Maraiah me falava sobre a Wicca. Explicava-me como essa religião se ligava profundamente aos nossos ancestrais. Aos poucos comecei a ver como ela se encaixava perfeitamente com as minhas crenças nessa época. Fora esse fato, dessa nova religião apresentar tantos argumentos convincentes, ainda existia aquela coisa da rebeldia adolescente. Ser um Bruxo era algo extremamente diferente, especial. E eu não conhecia mais ninguém que tivesse essa oportunidade. Eu tinha que me tornar também um sacerdote.

Naquele sábado, meu desejo seria realizado, mas a angústia permanecia. Na época achei que se devia ao desconhecido, hoje percebo que era meu íntimo me alertando, minha essência divina gritando contra a violência que cometeria contra minha alma.

Conforme combinado, ao cair da noite, lá estava eu de pé, na portaria de meu prédio no alto de uma ladeira em Copacabana. Maraiah chegou de carro, até hoje não sei de quem era, ou como ela conseguiu aquele carro. Aliás, estava tão ansioso e angustiado que sequer me preocupei em perguntar. Assim que entrei no carro, ganhei de Maraiah uma venda para os olhos, e me foi avisado que não deveria retirar essa venda até que me fosse permitido.

Rodamos de carro por uns 30 minutos. Mesmo tentando descobrir onde estaríamos indo, não consegui fazer mentalmente o caminho depois da terceira esquina. Imaginei que estaríamos indo para a casa de um amigo de Mariah, um rapaz também americano, mas que vivia aqui no Brasil já há cinco anos, e que a conhecia antes de se mudar para o Brasil. Até hoje não sei se estava certo, pois durante todo tempo não a ouvi falar com ninguém mais, como também não ouvi qualquer outro som que denunciasse que em algum momento existiria alguém mais junto a nós.
O carro parou e a única coisa que sabia é que tínhamos subido, como se fosse uma pequena serra, ou uma subida grande, e que não ouvíamos o som de outros carros. Foi daí que veio a impressão de que estaríamos na casa do rapaz Americano, pois sabia que morava numa casa no Alto da Boa Vista.
Fui guiado pela minha iniciadora por um caminho em que em nenhum momento adentramos alguma estrutura, sempre andando ao ar livre. Paramos repentinamente e recebi a ordem para que me despisse completamente.

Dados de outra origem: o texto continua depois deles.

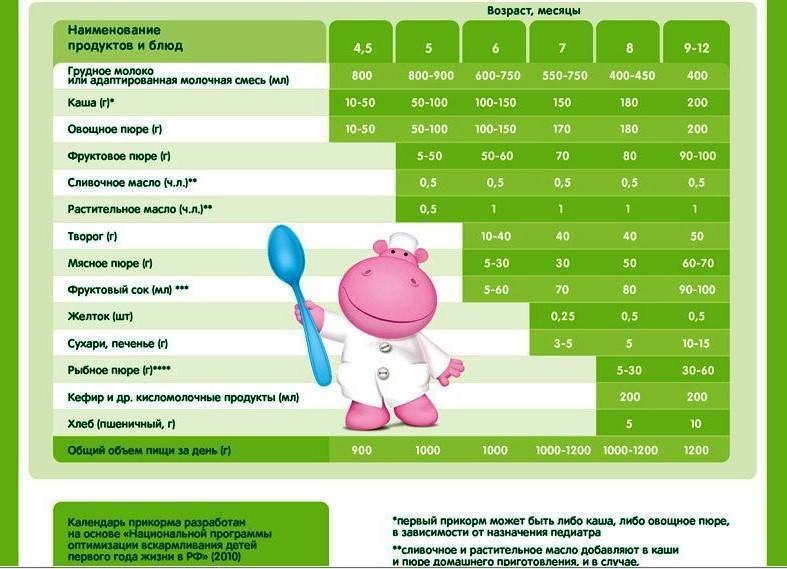 Чем можно кормить ребенка в 6 месяцев, как кормить? овощи для первого прикорма. лучшие каши для первого прикорма – рейтинг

Inicialmente fui preenchido por um misto de vergonha, excitação e angustia, mas afinal, estar lá era uma decisão minha. Minha iniciadora era uma parente, uma pessoa com quem estava convivendo há quatro meses diariamente, sabia não ser nenhuma louca ou algo parecido, então relaxei um pouco. Quero dizer, relaxei mentalmente, porque fisicamente meus músculos pareciam rochas. Completamente retesados graças aquela excitação e mesmo a vergonha de estar me despindo.
Claro que inicialmente mantive minha roupa de baixo, quando escutei quase que imediatamente o comando:

-É para tirar TUDO! – Mariah gritou distante

Não tinha argumentos. Tinha mesmo que tirar.

O leitor pode se colocar nesse momento em meu lugar. Vendado, sem saber onde estava... se existiam outras pessoas presentes. Completamente nu, sentindo o chão de terra sob meus pés, escutando sons estranhos e aromas conhecidos e desconhecidos.

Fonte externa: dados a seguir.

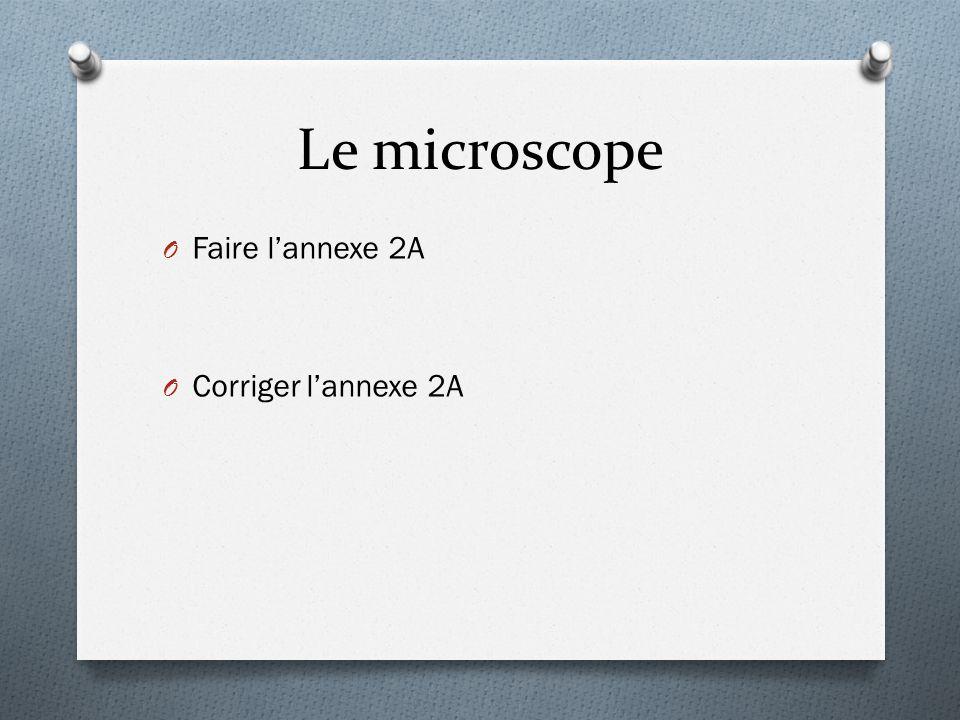 Le microscope Faire l'annexe 2A Corriger l'annexe 2A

Senti Mariah se aproximar e imediatamente amarrar minhas mãos nas costas. Era uma amarração firme mas gentil, não para machucar, apesar de evitar que fosse possível soltar minhas mãos. Em seguida senti uma corda passando por meu joelho esquerdo e as pontas da corda que atavam minhas mãos, passando defronte a meu pescoço e sendo mais uma vez amarradas com as pontas descendo pelo meu peito nu.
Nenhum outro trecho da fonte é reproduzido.